La jeune Reine[120] étoit une personne de vingt-deux ans, bien faite de sa personne, et qu'on pouvoit appeler belle, quoiqu'elle ne fût pas agréable. Le peu de séjour qu'elle avoit fait en France et les impressions qu'on en avoit données avant qu'elle y arrivât étoient cause qu'on ne la connoissoit quasi pas, ou que du moins on croyoit ne la pas connoître, en la trouvant d'un esprit fort éloigné de ces desseins ambitieux dont on avoit tant parlé. On la voyoit tout occupée d'une violente passion pour le Roi, attachée dans tout le reste de ses actions à la Reine sa belle-mère, sans distinction de personnes ni de divertissemens, et sujette à beaucoup de chagrin, à cause de l'extrême jalousie qu'elle avoit du Roi[121].

[120] Née en 1628.

[121] Dans le texte de 1720, en titre: «Portrait de Philippe de France, duc d'Orléans.»

Monsieur[122], frère unique du Roi, n'étoit pas moins attaché à la Reine, sa mère. Ses inclinations étoient aussi conformes aux occupations des femmes que celles du Roi en étoient éloignées. Il étoit beau, bien fait, mais d'une beauté et d'une taille plus convenables à une princesse qu'à un prince; aussi avoit-il plus songé à faire admirer sa beauté de tout le monde, qu'à s'en servir pour se faire aimer des femmes, quoiqu'il fût continuellement avec elles. Son amour-propre sembloit ne le rendre capable que d'attachement pour lui-même[123].

[122] Philippe, duc d'Orléans, né en 1640.

[123] Dans le texte de 1720, en titre: «Portrait de madame de Thianges.»

Madame de Thianges[124], fille aînée du duc de Mortemart, avoit paru lui plaire plus que les autres; mais leur commerce étoit plutôt une confidence libertine qu'une véritable galanterie. L'esprit du prince étoit naturellement doux, bienfaisant et civil, capable d'être prévenu, et si susceptible d'impressions, que les personnes qui l'approchoient pouvoient quasi répondre de s'en rendre maîtres, en le prenant par son foible. La jalousie dominoit en lui; mais cette jalousie le faisoit plus souffrir que personne, la douceur de son humeur le rendant incapable des actions violentes que la grandeur de son rang auroit pu lui permettre.

[124] Gabrielle, fille de Gabriel, duc de Rochechouart-Mortemart, et sœur aînée de madame de Montespan, mariée, en 1655, à Claude-Léonor de Damas, marquis de Thianges.

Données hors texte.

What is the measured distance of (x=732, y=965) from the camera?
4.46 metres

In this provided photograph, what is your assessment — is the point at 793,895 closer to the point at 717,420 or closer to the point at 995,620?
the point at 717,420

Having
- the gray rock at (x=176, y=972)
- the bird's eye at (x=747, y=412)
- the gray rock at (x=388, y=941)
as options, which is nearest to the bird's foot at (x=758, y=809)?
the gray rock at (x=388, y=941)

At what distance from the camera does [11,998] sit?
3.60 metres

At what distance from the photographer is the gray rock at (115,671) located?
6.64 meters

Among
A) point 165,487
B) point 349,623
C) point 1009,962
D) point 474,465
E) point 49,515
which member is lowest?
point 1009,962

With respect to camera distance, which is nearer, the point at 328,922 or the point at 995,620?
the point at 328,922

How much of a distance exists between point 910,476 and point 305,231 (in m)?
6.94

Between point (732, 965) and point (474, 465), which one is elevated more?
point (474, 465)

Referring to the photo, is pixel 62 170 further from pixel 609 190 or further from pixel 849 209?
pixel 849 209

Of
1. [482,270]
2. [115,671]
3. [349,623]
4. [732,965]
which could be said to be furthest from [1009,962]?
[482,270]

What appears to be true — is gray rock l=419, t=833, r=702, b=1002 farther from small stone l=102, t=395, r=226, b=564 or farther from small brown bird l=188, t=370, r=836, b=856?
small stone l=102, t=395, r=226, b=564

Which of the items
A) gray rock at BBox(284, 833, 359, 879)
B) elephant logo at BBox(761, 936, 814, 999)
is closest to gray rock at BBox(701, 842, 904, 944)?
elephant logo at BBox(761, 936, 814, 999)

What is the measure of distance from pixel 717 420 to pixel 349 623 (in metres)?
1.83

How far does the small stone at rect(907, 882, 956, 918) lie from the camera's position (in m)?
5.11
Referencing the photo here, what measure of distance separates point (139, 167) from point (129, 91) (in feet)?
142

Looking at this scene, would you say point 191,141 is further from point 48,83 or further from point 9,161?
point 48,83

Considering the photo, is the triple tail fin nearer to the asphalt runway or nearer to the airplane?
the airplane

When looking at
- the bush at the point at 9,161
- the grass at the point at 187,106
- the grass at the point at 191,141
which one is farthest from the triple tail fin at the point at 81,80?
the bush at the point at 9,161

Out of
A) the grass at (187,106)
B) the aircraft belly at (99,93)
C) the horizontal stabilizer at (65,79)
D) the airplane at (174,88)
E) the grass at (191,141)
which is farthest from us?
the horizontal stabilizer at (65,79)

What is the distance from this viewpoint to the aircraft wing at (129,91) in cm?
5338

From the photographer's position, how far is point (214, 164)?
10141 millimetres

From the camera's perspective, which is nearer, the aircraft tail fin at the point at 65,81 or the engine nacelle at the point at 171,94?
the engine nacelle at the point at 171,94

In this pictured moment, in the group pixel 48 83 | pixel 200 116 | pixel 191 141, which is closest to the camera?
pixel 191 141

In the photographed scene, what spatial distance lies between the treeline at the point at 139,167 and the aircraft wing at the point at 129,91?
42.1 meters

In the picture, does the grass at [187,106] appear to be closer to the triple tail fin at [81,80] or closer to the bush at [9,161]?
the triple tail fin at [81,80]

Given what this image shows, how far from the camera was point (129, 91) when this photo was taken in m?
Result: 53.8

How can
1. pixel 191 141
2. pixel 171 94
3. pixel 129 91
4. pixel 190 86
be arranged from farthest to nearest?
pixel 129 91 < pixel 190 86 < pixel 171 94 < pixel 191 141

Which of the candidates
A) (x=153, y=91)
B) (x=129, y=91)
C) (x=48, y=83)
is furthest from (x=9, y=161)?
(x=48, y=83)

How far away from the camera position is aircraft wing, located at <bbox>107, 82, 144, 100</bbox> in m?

Il est aisé de juger, par ce que nous venons de dire, qu'il n'avoit nulle part aux affaires, puisque sa jeunesse, ses inclinations et la domination absolue du Cardinal étoient autant d'obstacles qui l'en éloignoient[125].

[125] Dans le texte de 1720, en titre: «Portrait de Louis XIV encore jeune».

Il semble qu'en voulant décrire la maison royale je devois commencer par celui qui en est le chef; mais on ne sauroit le dépeindre que par ses actions; et celles que nous avons vues jusqu'au temps dont nous venons de parler étoient si éloignées de celles que nous avons vues depuis, qu'elles ne pourroient guère servir à le faire connoître. On en pourra juger par ce que nous avons à dire; on le trouvera sans doute un des plus grands rois qui aient jamais été, un des plus honnêtes hommes de son royaume, et l'on pourroit dire le plus parfait, s'il n'étoit point si avare de l'esprit que le Ciel lui a donné, et qu'il voulût le laisser paroître tout entier, sans le renfermer si fort dans la majesté de son rang.